Directions:
- A) Answer these questions using the report on Ukraine and Russia:
(i) How many Ukrainian citizens did Zelensky say were killed in the fighting?
(ii) What does the report call Transnistria?
(iii) Which country waived the quarantine requirement for people coming in from Ukraine?
- B) Copy the part of the report on Ukraine and Russia starting with "Ukraine & Russia" and going on through "in the fighting.".

Passage given:
###

Ukraine & Russia
In recent moments, there have been reports from Ukrainian officials that Russian troops are in the northern districts Kyiv and that they expect a tank columns will try to penetrate the centre of the capital.
Last night, several explosions hit Kyiv as President Zelensky called on his fellow citizens to defend Ukraine and the global community to commit to greater finical, military and humanitarian support. The Ukrainian government also ordered a general military mobilisation and prohibiting men aged between 18 and 60 from leaving Ukraine while Zelensky said that 137 Ukrainian citizens – both soldiers and civilians – were killed in the fighting.
The military in Ukraine state that the Russian force’s strategy is to encircle Kyiv while establishing a land corridor along the black sea from the separatist held areas of Donetsk ad Luhansk to Odessa and on to Transnistria (the pro-Kremlin breakaway region of Moldova) – effectively landlocking Ukraine. Russian Forces yesterday evening Chernobyl nuclear complex
The UN estimate that some 100,000 refugees have already left their homes to seek safety in boarding countries, while Poland has waived the requirement to quarantine for those coming in from Ukraine. Indeed, Lina Thomas-Greenfield, the US Ambassador to the UN stated that the conflict could lead to five million refugees from Eastern Ukraine.

###

Record excerpts:
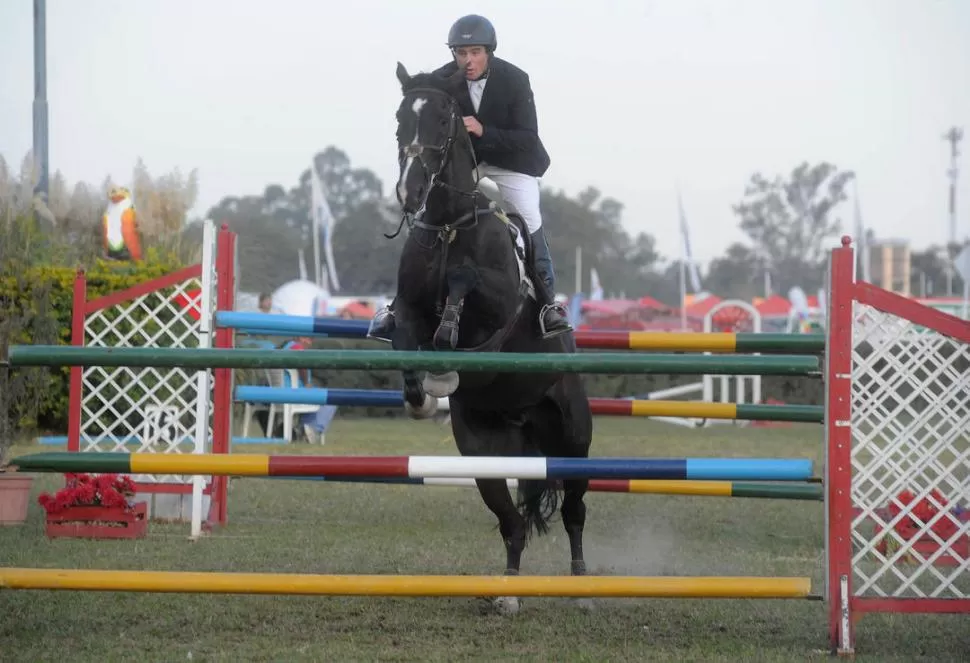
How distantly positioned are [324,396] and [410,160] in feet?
8.71

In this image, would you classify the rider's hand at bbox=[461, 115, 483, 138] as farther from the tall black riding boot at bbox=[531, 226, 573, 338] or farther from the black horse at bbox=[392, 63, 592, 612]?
the tall black riding boot at bbox=[531, 226, 573, 338]

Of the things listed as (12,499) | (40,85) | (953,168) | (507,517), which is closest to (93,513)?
(12,499)

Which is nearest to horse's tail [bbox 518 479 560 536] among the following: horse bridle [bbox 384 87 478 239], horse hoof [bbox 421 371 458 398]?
horse hoof [bbox 421 371 458 398]

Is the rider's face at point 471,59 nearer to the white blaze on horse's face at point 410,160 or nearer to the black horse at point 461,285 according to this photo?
the black horse at point 461,285

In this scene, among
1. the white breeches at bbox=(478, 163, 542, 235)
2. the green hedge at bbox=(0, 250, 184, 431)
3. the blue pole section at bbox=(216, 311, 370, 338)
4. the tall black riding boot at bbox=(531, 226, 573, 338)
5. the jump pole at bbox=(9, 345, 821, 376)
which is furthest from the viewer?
the green hedge at bbox=(0, 250, 184, 431)

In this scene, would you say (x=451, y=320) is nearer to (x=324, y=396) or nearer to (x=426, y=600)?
(x=426, y=600)

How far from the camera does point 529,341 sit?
6.22 meters

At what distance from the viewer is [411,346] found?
222 inches

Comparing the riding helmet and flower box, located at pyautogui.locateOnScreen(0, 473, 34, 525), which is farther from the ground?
the riding helmet

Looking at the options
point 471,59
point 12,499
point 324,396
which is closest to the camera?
point 471,59

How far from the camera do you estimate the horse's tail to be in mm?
6863

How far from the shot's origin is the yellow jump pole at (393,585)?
4539 mm

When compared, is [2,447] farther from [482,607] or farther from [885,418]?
[885,418]

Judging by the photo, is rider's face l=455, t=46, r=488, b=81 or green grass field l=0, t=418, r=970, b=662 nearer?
green grass field l=0, t=418, r=970, b=662
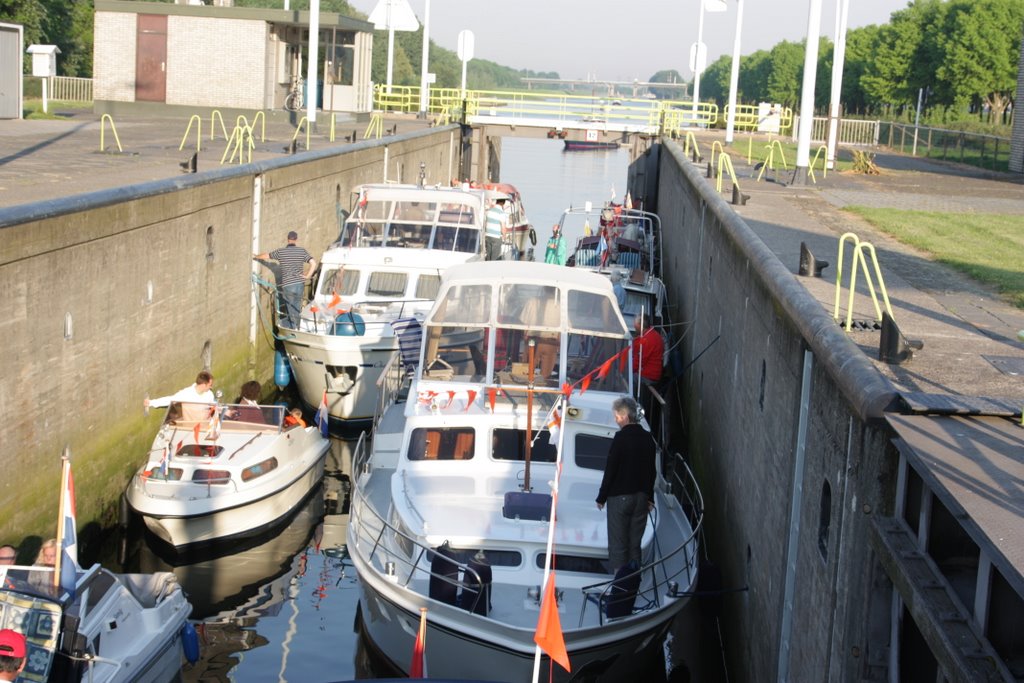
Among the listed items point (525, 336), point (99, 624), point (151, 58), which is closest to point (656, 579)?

###

Complete answers:
- A)
(i) 137
(ii) The pro-Kremlin breakaway region of Moldova
(iii) Poland

- B)
Ukraine & Russia
In recent moments, there have been reports from Ukrainian officials that Russian troops are in the northern districts Kyiv and that they expect a tank columns will try to penetrate the centre of the capital.
Last night, several explosions hit Kyiv as President Zelensky called on his fellow citizens to defend Ukraine and the global community to commit to greater finical, military and humanitarian support. The Ukrainian government also ordered a general military mobilisation and prohibiting men aged between 18 and 60 from leaving Ukraine while Zelensky said that 137 Ukrainian citizens – both soldiers and civilians – were killed in the fighting.